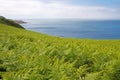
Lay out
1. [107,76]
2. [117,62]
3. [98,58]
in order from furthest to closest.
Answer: [98,58] → [117,62] → [107,76]

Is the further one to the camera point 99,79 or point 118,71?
point 118,71

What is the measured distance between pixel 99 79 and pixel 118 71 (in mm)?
1461

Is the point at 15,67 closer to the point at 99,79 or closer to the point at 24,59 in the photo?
the point at 24,59

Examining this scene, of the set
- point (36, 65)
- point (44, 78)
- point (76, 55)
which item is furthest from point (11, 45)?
point (44, 78)

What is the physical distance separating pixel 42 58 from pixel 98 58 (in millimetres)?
2498

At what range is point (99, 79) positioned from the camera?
873cm

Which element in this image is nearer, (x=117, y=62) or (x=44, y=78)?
(x=44, y=78)

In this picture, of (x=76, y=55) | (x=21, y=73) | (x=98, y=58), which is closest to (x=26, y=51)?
(x=76, y=55)

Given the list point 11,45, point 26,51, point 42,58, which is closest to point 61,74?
point 42,58

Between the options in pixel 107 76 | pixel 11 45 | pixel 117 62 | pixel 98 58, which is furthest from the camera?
pixel 11 45

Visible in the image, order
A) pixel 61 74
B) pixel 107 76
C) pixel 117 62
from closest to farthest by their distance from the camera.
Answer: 1. pixel 61 74
2. pixel 107 76
3. pixel 117 62

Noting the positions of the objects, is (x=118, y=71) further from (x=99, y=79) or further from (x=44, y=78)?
(x=44, y=78)

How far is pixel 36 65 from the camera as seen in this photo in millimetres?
9875

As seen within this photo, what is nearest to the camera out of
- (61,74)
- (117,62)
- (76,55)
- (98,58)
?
(61,74)
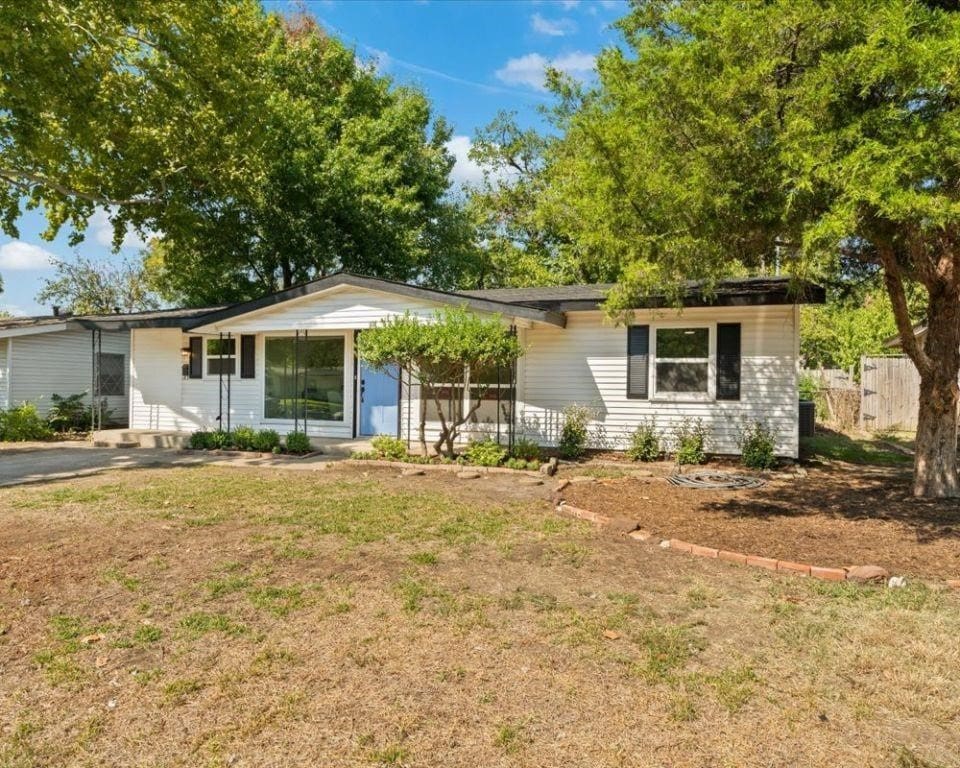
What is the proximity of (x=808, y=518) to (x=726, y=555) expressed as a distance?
1.93m

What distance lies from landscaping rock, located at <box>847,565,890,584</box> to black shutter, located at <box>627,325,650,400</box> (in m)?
6.50

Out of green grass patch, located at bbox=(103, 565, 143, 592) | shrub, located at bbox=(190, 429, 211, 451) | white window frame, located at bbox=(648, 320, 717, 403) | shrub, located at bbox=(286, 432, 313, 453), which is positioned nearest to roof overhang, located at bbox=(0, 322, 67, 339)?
shrub, located at bbox=(190, 429, 211, 451)

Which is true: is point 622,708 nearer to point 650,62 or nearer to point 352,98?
point 650,62

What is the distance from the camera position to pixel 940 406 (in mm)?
7238

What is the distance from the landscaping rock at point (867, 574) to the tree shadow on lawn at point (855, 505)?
132cm

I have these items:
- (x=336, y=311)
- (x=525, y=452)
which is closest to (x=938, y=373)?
(x=525, y=452)

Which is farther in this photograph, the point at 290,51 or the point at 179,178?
the point at 290,51

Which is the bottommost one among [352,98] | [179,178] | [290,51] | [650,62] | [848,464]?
[848,464]

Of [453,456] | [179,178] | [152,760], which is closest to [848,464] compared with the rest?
[453,456]

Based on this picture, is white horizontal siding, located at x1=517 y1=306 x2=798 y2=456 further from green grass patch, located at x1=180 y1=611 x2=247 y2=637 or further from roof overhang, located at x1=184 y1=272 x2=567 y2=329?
green grass patch, located at x1=180 y1=611 x2=247 y2=637

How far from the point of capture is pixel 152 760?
2447mm

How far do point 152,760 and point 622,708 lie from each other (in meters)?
1.96

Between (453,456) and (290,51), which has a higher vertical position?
(290,51)

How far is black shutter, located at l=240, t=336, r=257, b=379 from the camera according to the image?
13.7 meters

######

■ Instructions to follow ■
Please output every line of the records as a numbered list, from the line holding "Which is farther" through the end of the records, both included, leaving out blank lines.

■ Response to the exercise ■
1. Which is farther in this photograph, the point at 290,51 or the point at 179,178?
2. the point at 290,51
3. Which is the bottommost one among [352,98] | [179,178] | [290,51] | [650,62] | [848,464]?
4. [848,464]
5. Of [453,456] | [179,178] | [152,760], which is closest to [848,464] compared with the rest?
6. [453,456]
7. Based on this picture, is white horizontal siding, located at x1=517 y1=306 x2=798 y2=456 further from green grass patch, located at x1=180 y1=611 x2=247 y2=637 or further from roof overhang, located at x1=184 y1=272 x2=567 y2=329?
8. green grass patch, located at x1=180 y1=611 x2=247 y2=637
9. How far from the point of capture is pixel 152 760?
10. 2447mm
11. How far do point 152,760 and point 622,708 lie from each other (in meters)?
12. 1.96
13. Between (453,456) and (290,51), which has a higher vertical position?
14. (290,51)
15. How far is black shutter, located at l=240, t=336, r=257, b=379 from the camera according to the image?
16. 13.7 meters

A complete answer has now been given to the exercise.